-- Start of DATA TO USE --

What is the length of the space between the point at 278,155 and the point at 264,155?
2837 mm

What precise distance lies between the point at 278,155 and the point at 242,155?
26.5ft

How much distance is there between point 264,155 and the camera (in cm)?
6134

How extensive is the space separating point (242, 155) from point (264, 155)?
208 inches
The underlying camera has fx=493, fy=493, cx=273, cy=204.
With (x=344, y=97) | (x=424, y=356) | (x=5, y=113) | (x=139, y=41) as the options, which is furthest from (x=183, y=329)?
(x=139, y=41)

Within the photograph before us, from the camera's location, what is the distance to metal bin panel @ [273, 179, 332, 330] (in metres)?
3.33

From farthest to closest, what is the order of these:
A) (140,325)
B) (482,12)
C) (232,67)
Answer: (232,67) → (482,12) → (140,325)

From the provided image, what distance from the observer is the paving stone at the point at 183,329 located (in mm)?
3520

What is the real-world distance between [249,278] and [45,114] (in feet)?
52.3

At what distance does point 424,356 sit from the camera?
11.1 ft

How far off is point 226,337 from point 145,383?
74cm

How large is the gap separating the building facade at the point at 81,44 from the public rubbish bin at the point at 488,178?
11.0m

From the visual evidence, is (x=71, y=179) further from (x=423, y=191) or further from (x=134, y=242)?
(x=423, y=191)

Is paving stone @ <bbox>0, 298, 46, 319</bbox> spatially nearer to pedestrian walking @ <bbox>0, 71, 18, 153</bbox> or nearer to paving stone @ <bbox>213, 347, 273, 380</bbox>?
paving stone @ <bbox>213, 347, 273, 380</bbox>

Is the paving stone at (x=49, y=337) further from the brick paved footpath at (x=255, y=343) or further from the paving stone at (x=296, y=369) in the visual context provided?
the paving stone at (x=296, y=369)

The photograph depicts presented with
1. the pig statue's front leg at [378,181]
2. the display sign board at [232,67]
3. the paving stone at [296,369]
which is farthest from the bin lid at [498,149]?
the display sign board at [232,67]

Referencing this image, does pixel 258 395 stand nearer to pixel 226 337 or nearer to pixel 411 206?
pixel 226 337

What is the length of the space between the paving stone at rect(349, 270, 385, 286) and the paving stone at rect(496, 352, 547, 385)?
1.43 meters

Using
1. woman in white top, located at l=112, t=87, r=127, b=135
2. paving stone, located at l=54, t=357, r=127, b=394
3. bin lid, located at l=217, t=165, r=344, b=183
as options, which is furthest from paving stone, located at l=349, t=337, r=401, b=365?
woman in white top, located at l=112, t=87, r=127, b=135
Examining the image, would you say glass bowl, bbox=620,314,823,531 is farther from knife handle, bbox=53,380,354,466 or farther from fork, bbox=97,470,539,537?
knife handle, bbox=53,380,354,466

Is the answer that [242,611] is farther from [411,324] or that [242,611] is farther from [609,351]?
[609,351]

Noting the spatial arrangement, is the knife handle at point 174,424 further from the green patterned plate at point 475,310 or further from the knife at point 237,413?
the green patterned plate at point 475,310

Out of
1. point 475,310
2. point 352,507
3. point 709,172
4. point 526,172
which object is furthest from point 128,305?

-- End of DATA TO USE --

→ **INSTRUCTIONS TO FOLLOW**: Quote the part of the records that opens with the line containing "At what distance" and closes with the line containing "1.43 meters", reproducing each line as it stands.

→ **FINISHED EXERCISE**:
At what distance does point 424,356 sit from the camera?
11.1 ft

How far off is point 226,337 from point 145,383?
74cm

How large is the gap separating the building facade at the point at 81,44 from the public rubbish bin at the point at 488,178?
11.0m

From the visual evidence, is (x=71, y=179) further from (x=423, y=191) or further from (x=134, y=242)?
(x=423, y=191)

Is paving stone @ <bbox>0, 298, 46, 319</bbox> spatially nearer to pedestrian walking @ <bbox>0, 71, 18, 153</bbox> or nearer to paving stone @ <bbox>213, 347, 273, 380</bbox>?
paving stone @ <bbox>213, 347, 273, 380</bbox>

Is the paving stone at (x=49, y=337) further from the brick paved footpath at (x=255, y=343) or further from the paving stone at (x=296, y=369) in the visual context provided?
the paving stone at (x=296, y=369)

The photograph depicts presented with
1. the pig statue's front leg at [378,181]
2. the display sign board at [232,67]
3. the paving stone at [296,369]
which is farthest from the bin lid at [498,149]?
the display sign board at [232,67]

Referencing this image, does pixel 258 395 stand nearer to pixel 226 337 or nearer to pixel 411 206?
pixel 226 337

What is the length of the space between the paving stone at rect(349, 270, 385, 286) and the paving stone at rect(496, 352, 547, 385)?
1.43 meters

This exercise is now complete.